2005年6月に新国立劇場中劇場に招聘されたベルリナー・アンサンブル『アルトゥーロ・ウイの興隆』もそうだった。開演直後ヒトラーに良く似た上半身裸の小男が、犬のように床を這いずり回った。演じたマルティン・ヴトケは怪我のため本来の動きは出来なかったが、それでも暗い舞台をうろつき回るヒトラーに似た犬が立ち上がり、最初はひどい小心者なのに、シェイクスピアの老名優に演技を学んで独裁者の身振りを習得し、ついに本物の独裁者として君臨する様は圧巻だった。最後にこの犬が独裁者の苦悩する内面すら獲得する姿には、演劇の本質を戯曲化したブレヒトと演出のミュラーの慧眼を実感することができた。

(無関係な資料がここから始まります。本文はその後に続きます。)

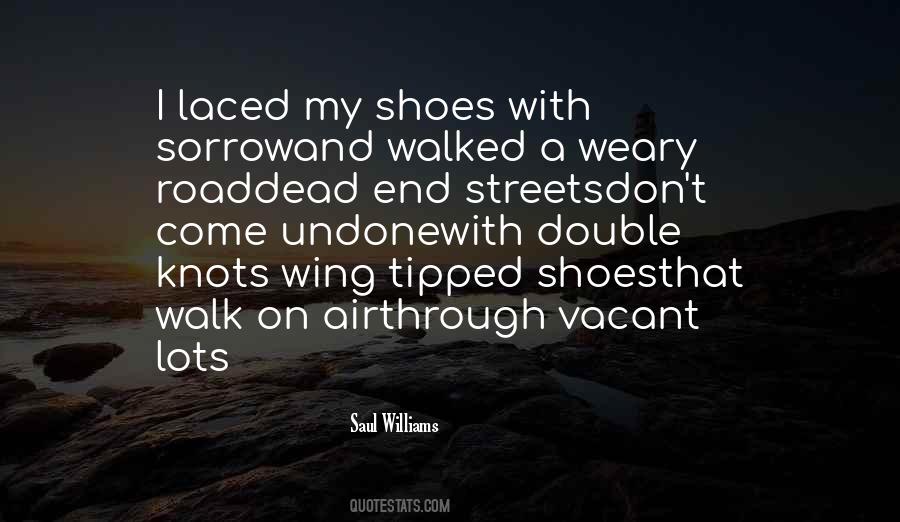 Walked In His Shoes Quotes #1096191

俳優たちに話を聞くと、俳優の本分は身体を使う職人であると心得ているようだ。ヴトケは個性的な俳優だが、スタニスラフスキー以外の特別なメソッドで修業したわけではないという。彼らは稽古中、何か面白いことがあると、自分でもやってみる。ある俳優が椅子から転げ落ちる役を演じると、さっそく転げ落ちてみる。どうやれば印象的に転げ落ちられるか、稽古場のあちこちでああでもない、こうでもないと試し始めるのだそうだが、どこか職人の手仕事の伝統を感じさせる愉快なエピソードだ。

こういう俳優たちを使える劇作家はさぞかし楽しいだろうと思うが、劇作家は作家としての独自のドラマ世界を作ることをめざしており、必ずしも俳優や演出家に依存しないという。しかし戯曲は舞台化されなければ完成しないし、書かれた文化圏を離れれば別の姿を見せる。

09年3月と5月に上演が予定されているシンメルプフェニヒ作「昔の女」とデーア・ローアー作『タトゥー』は、作家が自分の世界の独自性を追求した好例だ。舞台上の時間が前後し、同じ場面が何度も繰り返される『昔の女』。ごく普通の家庭の日常を描きながら、いつのまにかネジがはずれて全体がバラバラに崩れていく様を描く『タトゥー』。両者とも戯曲として完成度が高く、新しい演出家と俳優との出会いを待っている。それぞれ演出を担当する劇団ペンギンプルペイルパイルズの倉持裕さんとチェルフィッチュの岡田利規さんは、俳優のあり方も演出家の職能もドイツ語圏とはまったく異なる日本でどういう舞台を作り出してくれるのだろう。